L’Association des commerçants de Beyrouth a tiré hier la sonnette d’alarme dans une énième tentative de sauver le secteur de la crise. Photo ANI
Dans un communiqué publié hier, l’Association des commerçants de Beyrouth (ACB) a une nouvelle fois tiré la sonnette d’alarme concernant la situation dramatique dans laquelle se trouve le secteur depuis les premiers effets de la crise économique et financière que traverse le pays depuis fin août dernier.
S’exprimant à la suite d’une réunion avec les chefs d’associations, de syndicats et autres organisations affiliées pour définir les mesures cruciales à prendre pour maintenir le secteur à flot, le président de l’ACB, Nicolas Chammas, a encore une fois appelé les autorités et la Banque du Liban à intervenir. Le renforcement de la lutte contre la contrebande, la baisse des loyers dans les centres commerciaux, celle des taux d’intérêt de l’ordre de 3 points de pourcentage sur les prêts ou encore l’exonération d’impôts pour l’année 2020 pour tous les commerçants, entre autres.

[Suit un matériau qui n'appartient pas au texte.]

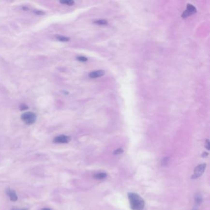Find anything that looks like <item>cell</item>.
<instances>
[{
  "label": "cell",
  "mask_w": 210,
  "mask_h": 210,
  "mask_svg": "<svg viewBox=\"0 0 210 210\" xmlns=\"http://www.w3.org/2000/svg\"><path fill=\"white\" fill-rule=\"evenodd\" d=\"M128 199L131 208L133 210H142L145 206L144 200L138 194L129 193Z\"/></svg>",
  "instance_id": "1"
},
{
  "label": "cell",
  "mask_w": 210,
  "mask_h": 210,
  "mask_svg": "<svg viewBox=\"0 0 210 210\" xmlns=\"http://www.w3.org/2000/svg\"><path fill=\"white\" fill-rule=\"evenodd\" d=\"M21 119L25 124L30 125L36 121L37 116L33 112H26L22 114L21 116Z\"/></svg>",
  "instance_id": "2"
},
{
  "label": "cell",
  "mask_w": 210,
  "mask_h": 210,
  "mask_svg": "<svg viewBox=\"0 0 210 210\" xmlns=\"http://www.w3.org/2000/svg\"><path fill=\"white\" fill-rule=\"evenodd\" d=\"M206 167V165L205 163H203V164L199 165L198 166H197L194 169V173L192 178V179H196V178H199L200 176H202L203 174V172H205Z\"/></svg>",
  "instance_id": "3"
},
{
  "label": "cell",
  "mask_w": 210,
  "mask_h": 210,
  "mask_svg": "<svg viewBox=\"0 0 210 210\" xmlns=\"http://www.w3.org/2000/svg\"><path fill=\"white\" fill-rule=\"evenodd\" d=\"M196 12V9L195 7L192 4H188L187 6V9L182 13V17L183 18H187L190 15H192Z\"/></svg>",
  "instance_id": "4"
},
{
  "label": "cell",
  "mask_w": 210,
  "mask_h": 210,
  "mask_svg": "<svg viewBox=\"0 0 210 210\" xmlns=\"http://www.w3.org/2000/svg\"><path fill=\"white\" fill-rule=\"evenodd\" d=\"M70 140V137L69 136L65 135H60L57 136L53 140V142L54 143H57V144H67L69 142Z\"/></svg>",
  "instance_id": "5"
},
{
  "label": "cell",
  "mask_w": 210,
  "mask_h": 210,
  "mask_svg": "<svg viewBox=\"0 0 210 210\" xmlns=\"http://www.w3.org/2000/svg\"><path fill=\"white\" fill-rule=\"evenodd\" d=\"M6 193L7 195H8L9 198L10 200L12 201V202H16L18 200V196L17 195L16 193L12 189L8 188V189H6Z\"/></svg>",
  "instance_id": "6"
},
{
  "label": "cell",
  "mask_w": 210,
  "mask_h": 210,
  "mask_svg": "<svg viewBox=\"0 0 210 210\" xmlns=\"http://www.w3.org/2000/svg\"><path fill=\"white\" fill-rule=\"evenodd\" d=\"M105 72L104 70H97L90 73V75H89V76L91 78H99L103 76Z\"/></svg>",
  "instance_id": "7"
},
{
  "label": "cell",
  "mask_w": 210,
  "mask_h": 210,
  "mask_svg": "<svg viewBox=\"0 0 210 210\" xmlns=\"http://www.w3.org/2000/svg\"><path fill=\"white\" fill-rule=\"evenodd\" d=\"M107 174L105 172H99L94 176V178L96 179H104L107 177Z\"/></svg>",
  "instance_id": "8"
},
{
  "label": "cell",
  "mask_w": 210,
  "mask_h": 210,
  "mask_svg": "<svg viewBox=\"0 0 210 210\" xmlns=\"http://www.w3.org/2000/svg\"><path fill=\"white\" fill-rule=\"evenodd\" d=\"M203 201V198H202V196L201 195V194H196L195 195V202L196 205H200L201 204Z\"/></svg>",
  "instance_id": "9"
},
{
  "label": "cell",
  "mask_w": 210,
  "mask_h": 210,
  "mask_svg": "<svg viewBox=\"0 0 210 210\" xmlns=\"http://www.w3.org/2000/svg\"><path fill=\"white\" fill-rule=\"evenodd\" d=\"M94 23L98 25H107L108 22H107V20H105V19H99V20H96V21H94Z\"/></svg>",
  "instance_id": "10"
},
{
  "label": "cell",
  "mask_w": 210,
  "mask_h": 210,
  "mask_svg": "<svg viewBox=\"0 0 210 210\" xmlns=\"http://www.w3.org/2000/svg\"><path fill=\"white\" fill-rule=\"evenodd\" d=\"M60 3H62V4H67V5L72 6L74 4V1H72V0H64V1H60Z\"/></svg>",
  "instance_id": "11"
},
{
  "label": "cell",
  "mask_w": 210,
  "mask_h": 210,
  "mask_svg": "<svg viewBox=\"0 0 210 210\" xmlns=\"http://www.w3.org/2000/svg\"><path fill=\"white\" fill-rule=\"evenodd\" d=\"M56 38H57V39H58V40L60 41H69L70 39V38H67V37H63V36L61 35L56 36Z\"/></svg>",
  "instance_id": "12"
},
{
  "label": "cell",
  "mask_w": 210,
  "mask_h": 210,
  "mask_svg": "<svg viewBox=\"0 0 210 210\" xmlns=\"http://www.w3.org/2000/svg\"><path fill=\"white\" fill-rule=\"evenodd\" d=\"M123 152V149H117V150H115V152H113V153L114 155H118L121 154Z\"/></svg>",
  "instance_id": "13"
},
{
  "label": "cell",
  "mask_w": 210,
  "mask_h": 210,
  "mask_svg": "<svg viewBox=\"0 0 210 210\" xmlns=\"http://www.w3.org/2000/svg\"><path fill=\"white\" fill-rule=\"evenodd\" d=\"M77 59L79 61H81V62H86V61L88 60V59L86 57H84V56H79L77 57Z\"/></svg>",
  "instance_id": "14"
},
{
  "label": "cell",
  "mask_w": 210,
  "mask_h": 210,
  "mask_svg": "<svg viewBox=\"0 0 210 210\" xmlns=\"http://www.w3.org/2000/svg\"><path fill=\"white\" fill-rule=\"evenodd\" d=\"M168 158L165 157V158L163 159L162 162H161V164H162L163 166L166 165L168 164Z\"/></svg>",
  "instance_id": "15"
},
{
  "label": "cell",
  "mask_w": 210,
  "mask_h": 210,
  "mask_svg": "<svg viewBox=\"0 0 210 210\" xmlns=\"http://www.w3.org/2000/svg\"><path fill=\"white\" fill-rule=\"evenodd\" d=\"M205 147L207 149V150H210V142H209L208 140H206V143H205Z\"/></svg>",
  "instance_id": "16"
},
{
  "label": "cell",
  "mask_w": 210,
  "mask_h": 210,
  "mask_svg": "<svg viewBox=\"0 0 210 210\" xmlns=\"http://www.w3.org/2000/svg\"><path fill=\"white\" fill-rule=\"evenodd\" d=\"M11 210H29V208H12Z\"/></svg>",
  "instance_id": "17"
},
{
  "label": "cell",
  "mask_w": 210,
  "mask_h": 210,
  "mask_svg": "<svg viewBox=\"0 0 210 210\" xmlns=\"http://www.w3.org/2000/svg\"><path fill=\"white\" fill-rule=\"evenodd\" d=\"M20 108H21V110H25V109H27V107L25 105H22L21 107H20Z\"/></svg>",
  "instance_id": "18"
},
{
  "label": "cell",
  "mask_w": 210,
  "mask_h": 210,
  "mask_svg": "<svg viewBox=\"0 0 210 210\" xmlns=\"http://www.w3.org/2000/svg\"><path fill=\"white\" fill-rule=\"evenodd\" d=\"M40 210H52L51 208H44L41 209Z\"/></svg>",
  "instance_id": "19"
},
{
  "label": "cell",
  "mask_w": 210,
  "mask_h": 210,
  "mask_svg": "<svg viewBox=\"0 0 210 210\" xmlns=\"http://www.w3.org/2000/svg\"><path fill=\"white\" fill-rule=\"evenodd\" d=\"M208 153H206V152H204V153H203V157H206V156L208 155Z\"/></svg>",
  "instance_id": "20"
},
{
  "label": "cell",
  "mask_w": 210,
  "mask_h": 210,
  "mask_svg": "<svg viewBox=\"0 0 210 210\" xmlns=\"http://www.w3.org/2000/svg\"><path fill=\"white\" fill-rule=\"evenodd\" d=\"M196 210V209H195V210Z\"/></svg>",
  "instance_id": "21"
}]
</instances>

Nicolas Chammas a en outre rappelé l’importance de la contribution du secteur pour les finances publiques et annoncé que le nombre de fermetures d’établissements commerciaux avait augmenté à Beyrouth de 25 % sur les six derniers mois selon les chiffres de l’ACB, qui n’a toutefois pas communiqué le nombre d’établissements concernés. Le président de l’ACB a condamné les événements de jeudi et vendredi derniers en marge de la reprise de la contestation contre la classe politique, dans le sillage des manifestations qui avaient éclaté le 17 octobre dernier. Des groupes de casseurs avaient alors mis à sac une quinzaine d’enseignes commerciales dans le centre-ville de Beyrouth. Lundi, les organismes économiques – qui représentent également l’ACB et dont Nicolas Chammas est le secrétaire général –, avaient déjà demandé à ce que l’État rembourse les dégâts aux commerçants touchés.

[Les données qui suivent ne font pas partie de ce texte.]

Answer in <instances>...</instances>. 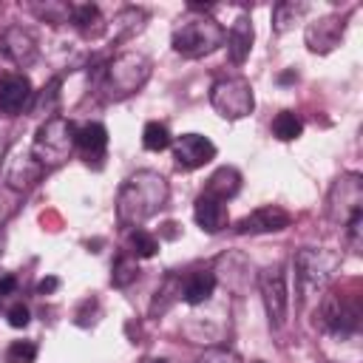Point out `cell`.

Le 5 juin, l’ACB avait en outre demandé au gouvernement de reporter toutes les échéances de paiements dus jusqu’à la fin de l’année, ainsi qu’aux banques de suspendre le recouvrement des dettes des commerçants également « jusqu’à la fin de l’année 2020 », tout en abaissant les taux d’intérêt « comme cela a été le cas pour les secteurs industriel et touristique ». L’association avait également dénoncé le fait que les banques n’appliquaient pas la circulaire n° 552, publiée en avril par la BDL, et qui a prolongé d’un mois la période d’application de la circulaire n° 547 adoptée en mars. Ces deux textes permettent aux banques d’accorder des prêts exceptionnels à 0 % et sans frais aux sociétés qui se sont retrouvées dans l’impossibilité de payer certains coûts de mars à juin suite à la mobilisation générale contre le Covid-19.